La declaración de un nuevo estado de alarma, sumado al cierre perimetral de Navarra, supone un paso atrás en la recuperación económica de España y de la región. Y quién sabe si también es la última esperanza para aplanar la curva de contagios antes de tomar medidas aún más drásticas en caso de que las cifras no mejoren y la presión asistencial se vea desbordada. Varios de los principales agentes económicos de la Comunidad foral resaltan a NavarraCapital.es que el estado de alarma era necesario, aunque no comparten su extensión hasta mayo. Además, advierten de que un nuevo confinamiento total sería “imposible de asumir” tanto para el Estado como para las empresas.

“A lo mejor, dentro de muy poco tiempo, tenemos que llegar a situaciones incluso más duras de confinamiento si no funcionan las medidas que están en marcha”. El director general de Salud del Gobierno de NavarraCarlos Artundo, lanzó este martes la advertencia. Y en este incierto escenario, una amenaza muy temida planea sobre el tejido empresarial de la región: la posible aplicación futura de un segundo confinamiento, como el decretado el pasado mes de marzo, si las cifras de contagios por Covid-19 siguen descontroladas y la presión asistencial se desborda.

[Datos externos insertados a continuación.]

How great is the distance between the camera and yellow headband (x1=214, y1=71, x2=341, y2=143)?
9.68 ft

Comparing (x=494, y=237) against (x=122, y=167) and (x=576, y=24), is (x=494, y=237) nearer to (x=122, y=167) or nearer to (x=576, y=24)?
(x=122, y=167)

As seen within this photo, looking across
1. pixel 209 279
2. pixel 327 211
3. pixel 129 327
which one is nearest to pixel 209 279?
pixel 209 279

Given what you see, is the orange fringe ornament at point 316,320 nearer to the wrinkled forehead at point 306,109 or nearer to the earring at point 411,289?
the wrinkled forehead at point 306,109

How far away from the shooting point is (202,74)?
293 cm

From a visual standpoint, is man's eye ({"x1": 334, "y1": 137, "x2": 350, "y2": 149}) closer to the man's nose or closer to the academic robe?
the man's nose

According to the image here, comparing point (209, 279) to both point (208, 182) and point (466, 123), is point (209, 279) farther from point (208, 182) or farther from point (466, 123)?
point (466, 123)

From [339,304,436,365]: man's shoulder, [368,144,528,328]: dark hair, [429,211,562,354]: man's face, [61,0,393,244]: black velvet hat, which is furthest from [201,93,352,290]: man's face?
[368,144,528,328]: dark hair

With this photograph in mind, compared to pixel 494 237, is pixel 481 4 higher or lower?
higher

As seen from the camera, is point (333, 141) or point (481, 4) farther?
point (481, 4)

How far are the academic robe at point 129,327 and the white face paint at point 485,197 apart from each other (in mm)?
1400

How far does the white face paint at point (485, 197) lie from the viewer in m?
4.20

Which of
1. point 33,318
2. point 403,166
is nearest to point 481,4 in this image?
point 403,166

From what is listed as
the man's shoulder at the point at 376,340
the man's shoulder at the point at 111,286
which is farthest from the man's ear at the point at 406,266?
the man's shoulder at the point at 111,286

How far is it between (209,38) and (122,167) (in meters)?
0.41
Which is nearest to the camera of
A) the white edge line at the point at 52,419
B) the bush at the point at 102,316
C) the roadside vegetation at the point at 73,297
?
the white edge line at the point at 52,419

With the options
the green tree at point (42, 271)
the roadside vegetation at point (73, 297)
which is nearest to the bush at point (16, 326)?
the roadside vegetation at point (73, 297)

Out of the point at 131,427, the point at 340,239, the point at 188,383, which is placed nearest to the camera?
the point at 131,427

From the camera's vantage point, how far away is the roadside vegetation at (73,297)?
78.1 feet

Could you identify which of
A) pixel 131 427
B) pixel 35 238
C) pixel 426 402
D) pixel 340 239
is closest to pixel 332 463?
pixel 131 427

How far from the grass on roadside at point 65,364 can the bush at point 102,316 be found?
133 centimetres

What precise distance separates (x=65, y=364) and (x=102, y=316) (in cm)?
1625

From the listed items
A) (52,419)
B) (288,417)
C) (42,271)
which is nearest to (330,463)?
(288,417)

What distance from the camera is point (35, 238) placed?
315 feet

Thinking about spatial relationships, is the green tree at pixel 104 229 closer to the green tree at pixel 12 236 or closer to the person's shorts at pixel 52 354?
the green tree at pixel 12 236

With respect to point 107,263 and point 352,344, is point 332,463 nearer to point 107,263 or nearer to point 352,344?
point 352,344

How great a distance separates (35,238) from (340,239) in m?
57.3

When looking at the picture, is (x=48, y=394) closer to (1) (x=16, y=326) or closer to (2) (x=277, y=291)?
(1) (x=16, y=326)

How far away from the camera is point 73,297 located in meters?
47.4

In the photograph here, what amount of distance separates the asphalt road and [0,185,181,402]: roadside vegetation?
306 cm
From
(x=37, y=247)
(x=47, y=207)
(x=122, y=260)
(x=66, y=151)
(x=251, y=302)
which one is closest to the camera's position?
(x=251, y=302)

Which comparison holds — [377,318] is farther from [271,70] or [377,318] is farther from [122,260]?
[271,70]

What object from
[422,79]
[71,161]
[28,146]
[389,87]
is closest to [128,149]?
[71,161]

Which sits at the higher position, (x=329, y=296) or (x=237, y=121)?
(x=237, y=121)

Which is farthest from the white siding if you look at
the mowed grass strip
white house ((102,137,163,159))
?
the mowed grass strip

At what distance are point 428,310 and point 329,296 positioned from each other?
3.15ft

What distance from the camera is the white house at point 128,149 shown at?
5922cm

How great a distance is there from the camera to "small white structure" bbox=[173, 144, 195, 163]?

Por ese motivo, NavarraCapital.es quiso testar el sentir de los agentes económicos forales ante el actual estado de alarma, que incluye medidas adicionales en el caso de la Comunidad foral, y conocer cuáles podrían ser las repercusiones de una medida tan extrema como indeseada. La respuesta es unánime: supondría un varapalo de consecuencias impredecibles, que ni el Estado ni las empresas podrían asumir. Además, creen oportuna la nueva declaración del estado de alarma para frenar la expansión de la pandemia, pero la consideran demasiado extensa en el tiempo.

CEN: “En estos momentos, no podemos permitirnos otra paralización total de la economía. No podemos arriesgarnos a que caigan empresas viables”.

Desde la Confederación Empresarial Navarra (CEN) llevan tiempo pidiendo un protocolo único y general para hacer frente al virus de forma “unida y coordinada”. Una medida que les parece fundamental ante la gran confusión” generada con las distintas acciones de las comunidades autónomas. “En estos momentos, no podemos permitirnos otra paralización total de la economía. Las empresas deben seguir funcionando a pleno pulmón con el apoyo de las administraciones. No podemos arriesgarnos a que caigan empresas viables”, destacan fuentes de la CENAsí mismo, remarcan que a pesar del avance de la pandemia, “los datos confirman cómo los entornos laborales son espacios seguros, con una incidencia mínima”. 

La entidad muestra su preocupación ante el plazo tan amplio previsto en el estado de alarma por el daño que puede hacer a la economía”. Por eso, pide que se elaboren planes de acción que, además de atajar el problema a corto plazo, planteen soluciones a medio “incidiendo en la mejora de la competitividad y la transformación digital de las empresas navarras, la reindustrialización y las reformas estructurales para transitar hacia un modelo económico más resiliente y sostenible”. En este sentido, ven clave aprovechar la oportunidad que brinda el Plan Europeo de Recuperación“aunando esfuerzos y haciendo efectiva la colaboración público-privada para presentar proyectos sólidos, viables y acordes a las directrices europeas”.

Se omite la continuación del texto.